ML Fundamentals
What is ResNet (Residual Network) and what did residual connections solve?
· 4 min read · By Jon Jovinsson
ResNet, introduced by Microsoft Research in 2015, solved a fundamental problem: very deep neural networks trained worse than shallower ones because gradients vanished before reaching early layers. ResNet's solution was the residual connection, also called a skip connection: each block adds its input directly to its output (x + F(x)) before passing to the next layer. This lets gradients flow backward through the shortcut path, enabling networks 100+ layers deep to train reliably.
Why skip connections work
A residual block learns the difference (residual) between the input and the desired output, not the full mapping. If the optimal transformation is close to an identity function (do nothing), the block simply learns weights near zero and passes the input through unchanged. This makes the optimisation problem easier and means adding more layers can only help, not hurt, if the extra layers learn nothing useful.

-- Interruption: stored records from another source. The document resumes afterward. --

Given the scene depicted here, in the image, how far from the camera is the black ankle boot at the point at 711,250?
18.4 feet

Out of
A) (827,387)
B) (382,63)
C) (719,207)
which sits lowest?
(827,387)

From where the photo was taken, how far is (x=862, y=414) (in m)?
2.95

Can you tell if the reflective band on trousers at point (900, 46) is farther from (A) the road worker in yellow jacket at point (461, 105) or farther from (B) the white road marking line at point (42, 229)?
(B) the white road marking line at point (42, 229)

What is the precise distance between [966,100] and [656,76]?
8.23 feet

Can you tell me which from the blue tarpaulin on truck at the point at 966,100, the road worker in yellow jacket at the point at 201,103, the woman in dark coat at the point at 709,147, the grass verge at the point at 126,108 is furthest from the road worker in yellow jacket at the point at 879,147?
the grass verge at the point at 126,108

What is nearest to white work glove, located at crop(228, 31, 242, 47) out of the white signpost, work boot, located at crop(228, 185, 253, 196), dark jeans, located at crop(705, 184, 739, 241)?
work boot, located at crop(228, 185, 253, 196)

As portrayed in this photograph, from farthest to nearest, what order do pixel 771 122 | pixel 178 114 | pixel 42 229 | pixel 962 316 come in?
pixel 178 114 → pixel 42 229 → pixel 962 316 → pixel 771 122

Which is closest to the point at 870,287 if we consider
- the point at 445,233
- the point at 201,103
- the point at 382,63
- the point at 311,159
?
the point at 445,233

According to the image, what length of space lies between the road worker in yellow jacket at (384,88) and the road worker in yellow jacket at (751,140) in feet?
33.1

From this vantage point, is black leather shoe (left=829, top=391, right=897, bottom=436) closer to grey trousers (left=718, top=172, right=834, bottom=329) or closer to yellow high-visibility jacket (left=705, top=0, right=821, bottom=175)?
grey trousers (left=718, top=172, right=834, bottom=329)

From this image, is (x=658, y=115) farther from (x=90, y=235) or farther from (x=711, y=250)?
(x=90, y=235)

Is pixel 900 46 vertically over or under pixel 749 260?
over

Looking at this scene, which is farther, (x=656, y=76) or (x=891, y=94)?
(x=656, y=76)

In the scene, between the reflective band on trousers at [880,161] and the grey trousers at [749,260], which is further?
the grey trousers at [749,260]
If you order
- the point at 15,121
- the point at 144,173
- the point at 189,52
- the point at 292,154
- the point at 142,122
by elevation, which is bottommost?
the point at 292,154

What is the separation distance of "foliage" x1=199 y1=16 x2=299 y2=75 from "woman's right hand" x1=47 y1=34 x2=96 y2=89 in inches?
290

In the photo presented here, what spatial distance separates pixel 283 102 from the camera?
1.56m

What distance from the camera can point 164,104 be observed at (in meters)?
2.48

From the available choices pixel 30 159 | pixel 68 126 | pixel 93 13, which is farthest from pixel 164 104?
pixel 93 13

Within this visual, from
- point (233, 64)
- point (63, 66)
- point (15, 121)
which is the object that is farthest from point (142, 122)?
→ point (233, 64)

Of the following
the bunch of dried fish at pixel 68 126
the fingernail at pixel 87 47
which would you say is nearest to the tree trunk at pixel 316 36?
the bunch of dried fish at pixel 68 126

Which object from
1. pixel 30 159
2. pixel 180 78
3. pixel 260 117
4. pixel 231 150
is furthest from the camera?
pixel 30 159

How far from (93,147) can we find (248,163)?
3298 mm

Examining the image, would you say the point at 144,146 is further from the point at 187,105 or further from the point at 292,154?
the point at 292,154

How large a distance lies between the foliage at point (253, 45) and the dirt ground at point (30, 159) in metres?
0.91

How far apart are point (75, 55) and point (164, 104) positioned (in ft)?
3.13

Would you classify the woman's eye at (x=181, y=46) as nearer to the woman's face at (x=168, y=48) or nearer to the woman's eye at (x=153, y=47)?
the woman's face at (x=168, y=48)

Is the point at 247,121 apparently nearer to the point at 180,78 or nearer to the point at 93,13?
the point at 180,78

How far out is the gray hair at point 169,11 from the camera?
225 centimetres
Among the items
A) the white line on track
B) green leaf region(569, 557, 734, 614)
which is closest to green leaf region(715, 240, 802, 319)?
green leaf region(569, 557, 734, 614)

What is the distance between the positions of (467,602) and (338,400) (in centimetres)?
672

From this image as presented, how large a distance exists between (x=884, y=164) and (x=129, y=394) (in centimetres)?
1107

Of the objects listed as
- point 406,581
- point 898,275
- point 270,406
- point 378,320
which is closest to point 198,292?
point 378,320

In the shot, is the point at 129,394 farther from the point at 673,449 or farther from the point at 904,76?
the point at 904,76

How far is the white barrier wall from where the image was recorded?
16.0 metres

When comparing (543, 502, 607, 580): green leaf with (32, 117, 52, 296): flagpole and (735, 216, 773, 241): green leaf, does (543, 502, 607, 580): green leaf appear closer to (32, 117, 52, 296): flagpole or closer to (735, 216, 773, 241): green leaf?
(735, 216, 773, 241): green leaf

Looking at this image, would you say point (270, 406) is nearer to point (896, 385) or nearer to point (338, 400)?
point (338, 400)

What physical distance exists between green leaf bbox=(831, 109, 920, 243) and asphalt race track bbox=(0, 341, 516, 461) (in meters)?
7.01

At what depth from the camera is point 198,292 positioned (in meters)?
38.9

ResNet variants and when to use them
- →ResNet-18/34: small, fast, good for embedded or edge inference
- →ResNet-50: the standard workhorse for most image classification tasks
- →ResNet-101/152: higher accuracy but heavier, use when compute is not a constraint
- →ResNeXt: a grouped convolution variant with better accuracy/compute trade-off
ResNet in production today
ResNet-50 is still one of the most deployed image models in production globally, including in Australian industries like mining (equipment classification, site monitoring) and retail (product image classification, shelf analysis). Fine-tuning a pretrained ResNet-50 on domain-specific images typically takes hours on a single GPU and produces strong results with relatively small labelled datasets.
Residual connections beyond vision
The residual connection principle spread well beyond computer vision. Transformer architectures include skip connections around both the attention and feed-forward layers, which is a direct inheritance from ResNet. The insight that depth is trainable if you give gradients a shortcut path turned out to be one of the most important ideas in modern deep learning.